Es necesario leer la entrevista completa, porque no tiene desperdicio. A mí me ha servido para recordar tiempos en los que teníamos que afrontar una realidad muy difícil en este país, pero que con la lectura de libros como el de Illich aprendíamos que otro mundo era posible, sin necesidad de consultas médicas o fármacos a la carta. Nunca he olvidado unas palabras finales de esperanza, en este libro tan querido: “Obviamente, un mundo de salud óptima y generalizada es un mundo de intervención médica mínima y sólo excepcional. La gente sana es la que vive en hogares sanos a base de un régimen alimenticio sano; en un ambiente igualmente adecuado para nacer, crecer, trabajar, curarse y morir: sostenida por una cultura que aumenta la aceptación consciente de límites a la población, del envejecimiento, del restablecimiento incompleto y de la muerte siempre inminente. La gente sana no necesita intervenciones burocráticas para amarse, dar a luz, compartir la condición humana y morir” (1).

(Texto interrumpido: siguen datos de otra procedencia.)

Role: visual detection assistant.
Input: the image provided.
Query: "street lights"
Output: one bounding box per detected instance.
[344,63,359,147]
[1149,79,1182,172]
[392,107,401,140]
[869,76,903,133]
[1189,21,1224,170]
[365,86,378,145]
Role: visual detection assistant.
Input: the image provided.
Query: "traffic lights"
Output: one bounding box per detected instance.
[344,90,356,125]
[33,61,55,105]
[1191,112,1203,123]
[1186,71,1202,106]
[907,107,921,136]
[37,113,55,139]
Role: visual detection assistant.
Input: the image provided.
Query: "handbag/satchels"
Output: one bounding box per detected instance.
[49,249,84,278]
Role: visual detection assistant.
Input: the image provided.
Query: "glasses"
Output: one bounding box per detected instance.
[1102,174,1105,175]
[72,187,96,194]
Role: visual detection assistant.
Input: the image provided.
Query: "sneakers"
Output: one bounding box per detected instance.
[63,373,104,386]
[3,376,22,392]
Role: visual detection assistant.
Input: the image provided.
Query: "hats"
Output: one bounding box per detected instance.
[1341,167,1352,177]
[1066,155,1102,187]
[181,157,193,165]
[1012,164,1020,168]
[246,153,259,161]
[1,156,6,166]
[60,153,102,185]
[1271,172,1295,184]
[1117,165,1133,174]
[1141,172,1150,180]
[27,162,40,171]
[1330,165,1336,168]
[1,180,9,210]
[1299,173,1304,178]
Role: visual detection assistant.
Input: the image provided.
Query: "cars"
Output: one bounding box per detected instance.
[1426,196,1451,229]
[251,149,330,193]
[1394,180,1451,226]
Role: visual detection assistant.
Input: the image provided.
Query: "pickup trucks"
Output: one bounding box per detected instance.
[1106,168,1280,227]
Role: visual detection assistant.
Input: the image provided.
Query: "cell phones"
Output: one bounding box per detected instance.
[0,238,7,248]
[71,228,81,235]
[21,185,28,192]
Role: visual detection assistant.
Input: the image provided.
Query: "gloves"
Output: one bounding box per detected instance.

Ser o no ser conscientes ante la aceptación de las limitaciones humanas y disfrutar de cada segundo feliz que nos regale la vida: carpe diem, esa es la cuestión. Y lo explicaba hace tiempo en un post de este blog, Frecuentando la locura: “La locura no es una señora con un gorro de puntas de las que cuelgan cascabeles, en un nuevo acto machista por asignación de este rol pérfido a la mujer. La locura puede ser entendida en su sentido más noble como la capacidad de alternar la crudeza de la vida diaria con el bienestar personal, mediante “lecturas especiales/ideales” de lo que está ocurriendo (2), aunque si la naturaleza humana no responde a las necesidades diarias, la gracia nunca puede presuponer lo que naturaleza no da (gratia non datur, natura dispensatur). El famoso cuento del violín, escrito por Federico el Grande, lo resume muy bien: la vida me pide, a veces, que toque el violín solo con tres cuerdas, luego con dos, luego con una [cada una, cada uno que ponga otro nombre a las cuerdas de su locura…], pero los resultados son obvios, la locura crece:
Os pido, si os place, que este cuento
Os enseñe, queridos amigos,
Que por grande que sea el talento
El arte no se basta sin los medios
Sevilla, 30/IX/2014
(1) Illich, Ivan (1975). Némesis médica. La expropiación de la medicina. Barral Editores: Barcelona, p. 218.
(2) Manguel, Alberto (2006). Nuevo elogio de la locura. Barcelona: Lumen. Manguel define así a un lector ideal, junto a otras muchas definiciones: “Robinson Crusoe no era un lector ideal. Lee la Biblia para hallar respuestas. Un lector ideal [de lecturas especiales] lee para encontrar preguntas” (los corchetes son míos).